╭─ Kutipan Teks

عَنْ عُباَدَةَ ابْنِ صَامِتِ أَنَّ رَسُوْلَ اللهِ صَلَّى اللهُ عَلَيْهِ وَسَلَّمَ قَضَى أَنْ لاَ ضَرَرَ وَلاَ ضِرَارَ. -رواه أحمد وابن ماجة

“Dari Ubadah bin Shamit; bahwasanya Rasulullah shallallahu ‘alaihi wa sallam menetapkan tidak boleh membahayakan diri sendiri dan tidak boleh pula membahayakan orang lain.” [HR. Ahmad dan Ibnu Majah].

Hadits ini kemudian menjadi dasar dilahirkan kaedah fiqih yang menyebutkan,

اَلضَّرَرُ يُـزَالُ

“Kemudharatan harus dihilangkan.”

╰─

Tugas
Lanjutkan teks di atas tentang hadis larangan membahayakan diri sendiri dan orang lain serta kaidah fikih yang lahir darinya. Mulailah tepat setelah kalimat terakhirnya.

╭─ Isi Data

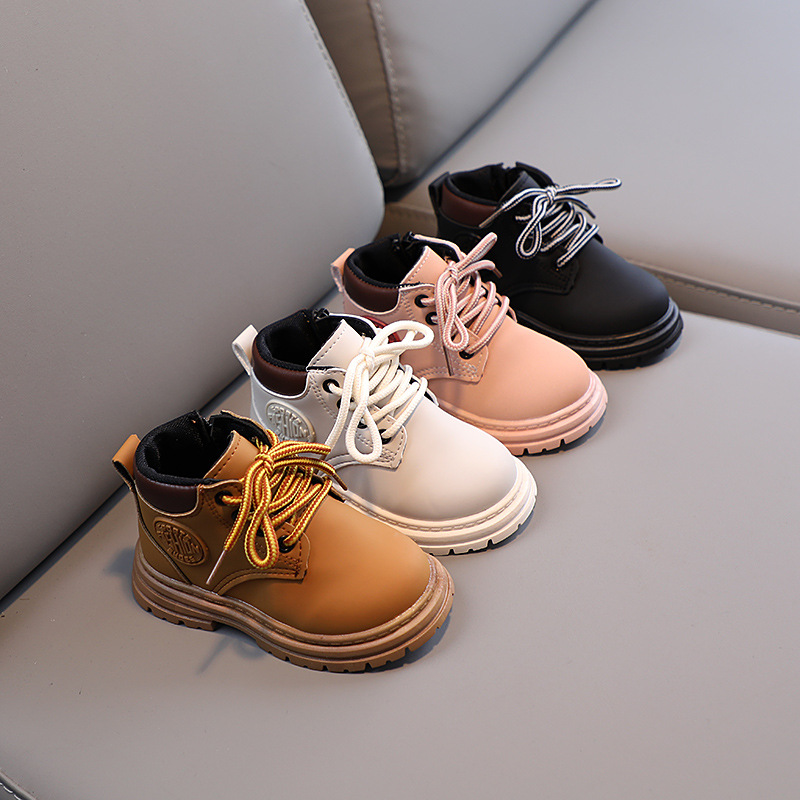 Autumn Winter Children Non-sli - Leather Work For Kids 评论和价格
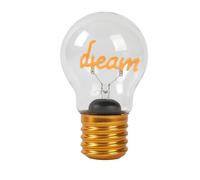 I-TOTAL® - Lucetta Decorativa a Forma di Lampadina con Disegno Stiloso LED - Ricarica USB, Elegante Idea Regalo (DREAM)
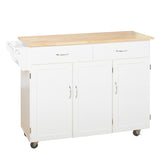 Simple Living Addie Kitchen Cart with Wood Top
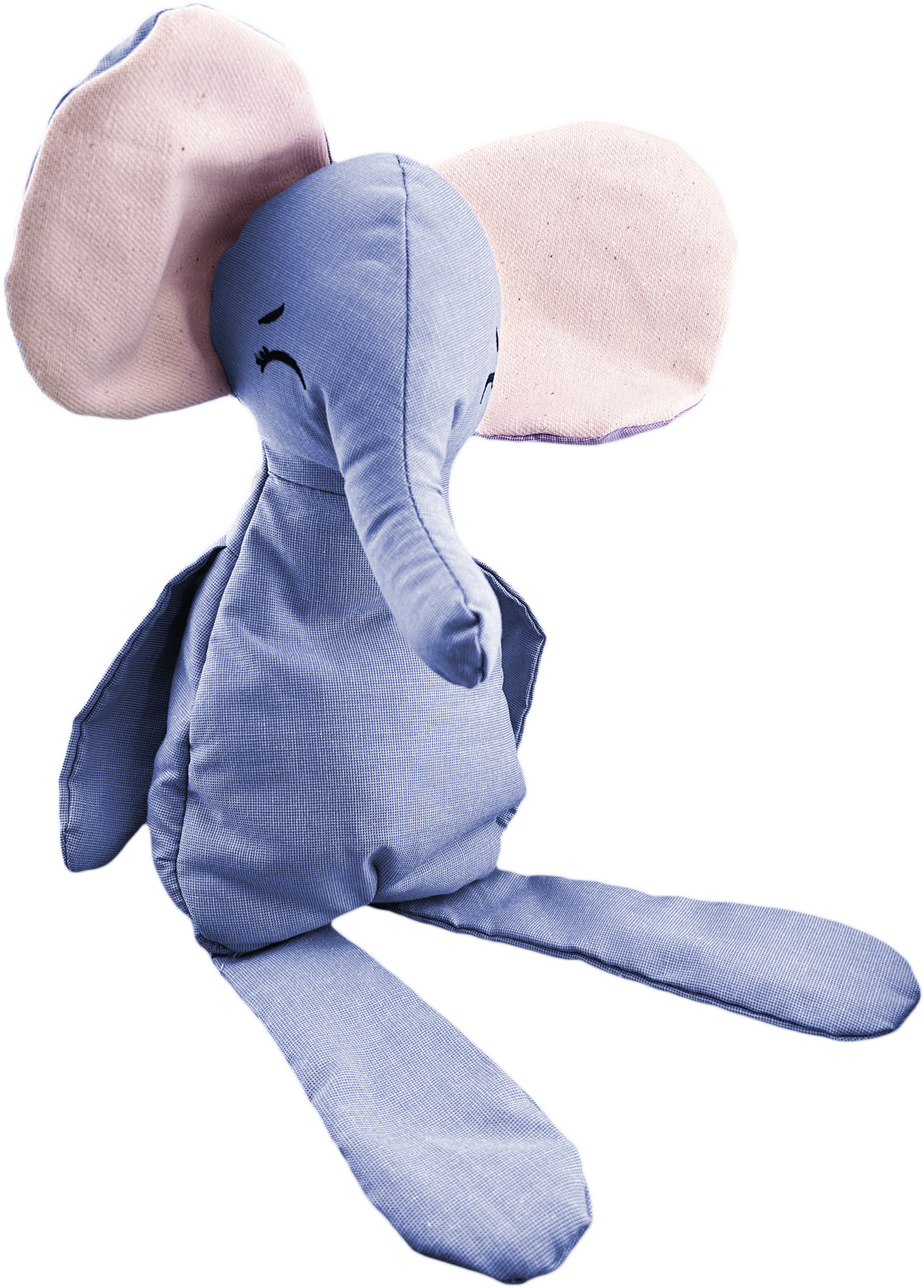 Foto 7 pulgar | Peluche De Elefante Con Semillas Térmicas Para Bebés Luulu Elefante Azul Ayuda A Mejorar El Sueño De Tu Bebé.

╰─

Jawaban
  1. Muamalah dilaksanakan dengan memelihara nilai-nilai Islam yang universal, rahmatan lil ‘Alamin. Sebagaimana firman Allah ta’ala dalam Al-Quran,

وَنَزَّلْنَا عَلَيْكَ الْكِتَابَ تِبْيَانًا لِكُلِّ شَيْءٍ وَهُدًى وَرَحْمَةً وَبُشْرَىٰ لِلْمُسْلِمِينَ

“Kami telah menurunkan kepada kamu al-Kitab (al-Quran) sebagai penjelasan atas segala sesuatu, petunjuk, rahmat dan kabar gembira bagi kaum Muslim.” [QS. An-Nahl: 89].

وَ ما اَرْسَلْناکَ اِلاَّ رَحْمَهً لِلْعالَمِینَ

“Dan tiadalah Kami mengutusmu, melainkan untuk (menjadi) rahmat bagi semesta alam.” [QS. Al-Anbiya: 107].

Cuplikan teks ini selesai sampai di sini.